Text excerpt:

These jumpers could be fitted out with tiny sensors to explore rough, inaccessible terrain or to aid in search and rescue operations, the developers said.
Their mechanism “is unique because it allows micro-robots to travel over many types of rough terrain where no other walking or wheeled robot could go,” said developer Dario Floreano of the Federal Polytechnic School of Lausanne, Switzerland.
“These tiny jumping robots could be fitted with solar cells to recharge between jumps and deployed in swarms for extended exploration of remote areas on Earth or on other planets.”
The devices were presented at the Institute of Electrical and Electronics Engineers International Conference on Robotics and Automation May 21 in Pasadena, Calif.. The tiny robots weigh a mere 7 grams (one-fourth of an ounce) and can leap 1.4 meters (4.6 feet.)

Instructions:
a – According to the text on tiny jumping robots, how much does each robot weigh?
b – Update the text on tiny jumping robots, starting with "These jumpers could" and going on through "meters (4.6 feet.)", so that "solar cells" is replaced by "small batteries".
c – Take the text on tiny jumping robots further, picking up after its final sentence.

Dataset:

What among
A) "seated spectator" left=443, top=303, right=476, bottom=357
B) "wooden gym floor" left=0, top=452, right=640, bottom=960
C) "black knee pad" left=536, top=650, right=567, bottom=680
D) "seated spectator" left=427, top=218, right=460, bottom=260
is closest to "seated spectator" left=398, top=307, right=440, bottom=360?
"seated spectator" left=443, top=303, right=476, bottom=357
==
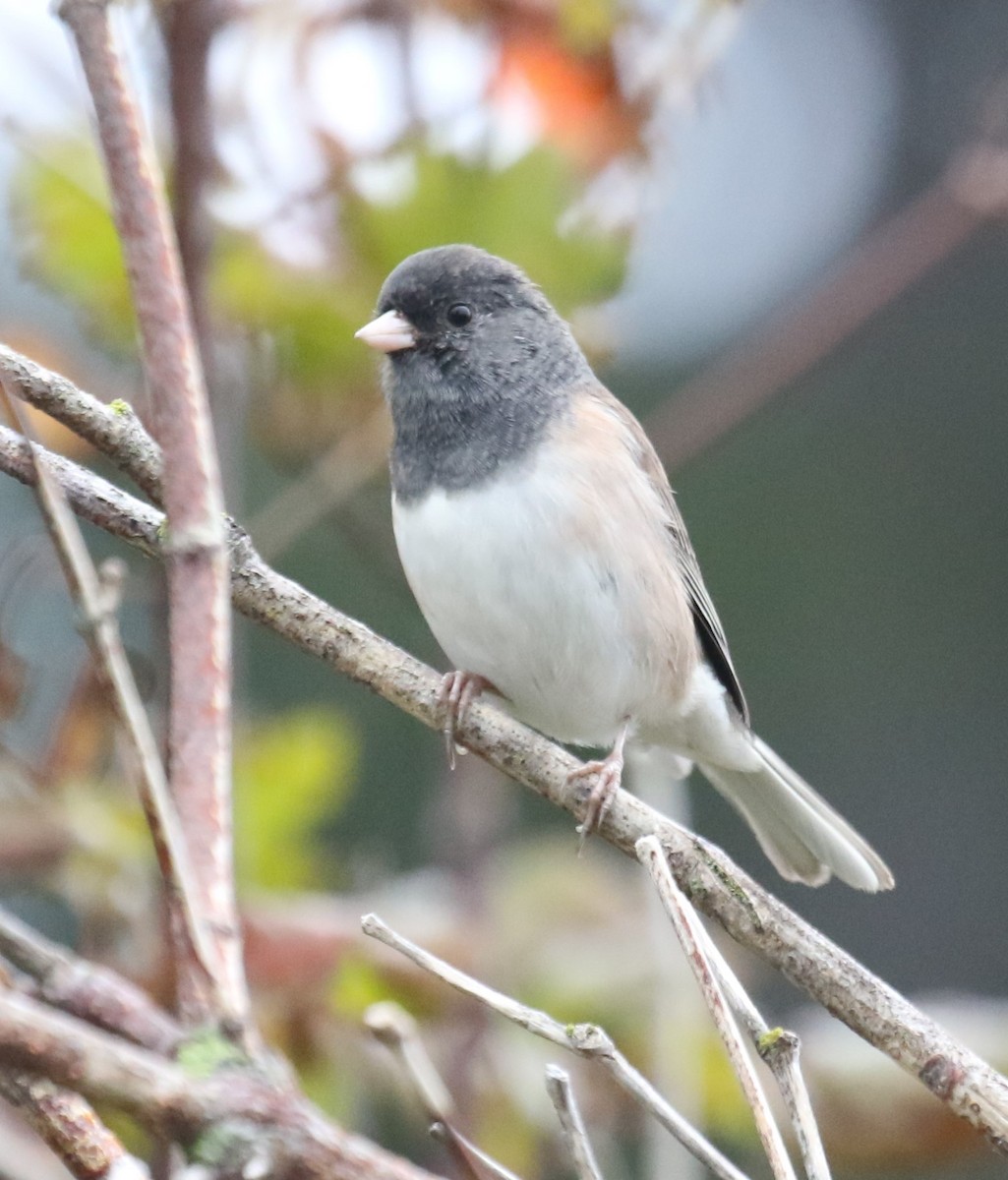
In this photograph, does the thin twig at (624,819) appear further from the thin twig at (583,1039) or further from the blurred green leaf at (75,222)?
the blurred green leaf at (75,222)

Answers by item:
a – Each robot weighs 7 grams, or one-fourth of an ounce.

b –
These jumpers could be fitted out with tiny sensors to explore rough, inaccessible terrain or to aid in search and rescue operations, the developers said.
Their mechanism “is unique because it allows micro-robots to travel over many types of rough terrain where no other walking or wheeled robot could go,” said developer Dario Floreano of the Federal Polytechnic School of Lausanne, Switzerland.
“These tiny jumping robots could be fitted with small batteries to recharge between jumps and deployed in swarms for extended exploration of remote areas on Earth or on other planets.”
The devices were presented at the Institute of Electrical and Electronics Engineers International Conference on Robotics and Automation May 21 in Pasadena, Calif.. The tiny robots weigh a mere 7 grams (one-fourth of an ounce) and can leap 1.4 meters (4.6 feet.)

c –
Small jumping animals such as fleas, locusts, grasshoppers and frogs use so-called elastic energy storage to slowly charge and quickly release their jumping energy. In this way, they can achieve powerful jumps and high accelerations.
The jumping robot uses the same principle, researchers said, charging two torsion springs via a small 0.6-gram pager motor and a cam. To optimize the jumping, the legs can be adjusted for jumping force, takeoff angle and force profile during the acceleration phase, developers added. A tiny battery on board allows the device to make up to 320 jumps, three seconds apart.